| Exercise text |
☆ ☆ ☆ ☆
062 — Isogram Check
Tutorial Video
Text description (accessibility)
This video demonstrates the "062 — Isogram Check" functional Rust example. Difficulty level: Fundamental. Key concepts covered: Functional Programming. An isogram is a word where no letter appears more than once (ignoring case, hyphens, and spaces). Key difference from OCaml: 1. **`HashSet` vs `Set.Make`**: Rust's `HashSet` has O(1) average insert/lookup. OCaml's `Set.Make` is a balanced BST with O(log n) operations. For 26 possible keys, the difference is negligible but structural.
Tutorial
The Problem
An isogram is a word where no letter appears more than once (ignoring case, hyphens, and spaces). Examples: "lumberjacks", "background", "downstream". Non-examples: "hello" (two l's), "Alabama" (three a's). This problem from Exercism exercises set-based duplicate detection.
Isogram detection appears in spell-checking (detecting repeated characters in passwords), password strength metrics (no repeated chars = higher entropy), and linguistics analysis. The problem has three O(n) solutions with different constant factors: sort-and-check (O(n log n)), HashSet, and bitset (26 bits for 26 letters).
☆ ☆ ☆ ☆
| Saved data entries |

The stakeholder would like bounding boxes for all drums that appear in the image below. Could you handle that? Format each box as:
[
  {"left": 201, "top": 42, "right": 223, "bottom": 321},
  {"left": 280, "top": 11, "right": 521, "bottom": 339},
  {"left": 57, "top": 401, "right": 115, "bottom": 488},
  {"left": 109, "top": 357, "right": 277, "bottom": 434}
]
☆ ☆ ☆ ☆
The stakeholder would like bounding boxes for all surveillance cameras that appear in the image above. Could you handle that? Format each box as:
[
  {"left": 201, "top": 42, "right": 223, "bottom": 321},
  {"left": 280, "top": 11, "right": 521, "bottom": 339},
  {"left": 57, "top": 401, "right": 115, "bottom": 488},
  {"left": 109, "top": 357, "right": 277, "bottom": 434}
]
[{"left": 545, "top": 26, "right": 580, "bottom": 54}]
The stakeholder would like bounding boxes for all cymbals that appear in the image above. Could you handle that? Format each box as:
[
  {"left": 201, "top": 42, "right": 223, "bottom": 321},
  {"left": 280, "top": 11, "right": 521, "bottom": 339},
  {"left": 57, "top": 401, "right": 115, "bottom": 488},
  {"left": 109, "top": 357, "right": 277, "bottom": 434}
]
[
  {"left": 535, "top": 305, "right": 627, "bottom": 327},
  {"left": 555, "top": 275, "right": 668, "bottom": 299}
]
☆ ☆ ☆ ☆
| What you have to do |
Retype the isogram check tutorial above in full, word for word and with nothing changed.

| Written reply |
062 — Isogram Check
Tutorial Video
Text description (accessibility)
This video demonstrates the "062 — Isogram Check" functional Rust example. Difficulty level: Fundamental. Key concepts covered: Functional Programming. An isogram is a word where no letter appears more than once (ignoring case, hyphens, and spaces). Key difference from OCaml: 1. **`HashSet` vs `Set.Make`**: Rust's `HashSet` has O(1) average insert/lookup. OCaml's `Set.Make` is a balanced BST with O(log n) operations. For 26 possible keys, the difference is negligible but structural.
Tutorial
The Problem
An isogram is a word where no letter appears more than once (ignoring case, hyphens, and spaces). Examples: "lumberjacks", "background", "downstream". Non-examples: "hello" (two l's), "Alabama" (three a's). This problem from Exercism exercises set-based duplicate detection.
Isogram detection appears in spell-checking (detecting repeated characters in passwords), password strength metrics (no repeated chars = higher entropy), and linguistics analysis. The problem has three O(n) solutions with different constant factors: sort-and-check (O(n log n)), HashSet, and bitset (26 bits for 26 letters).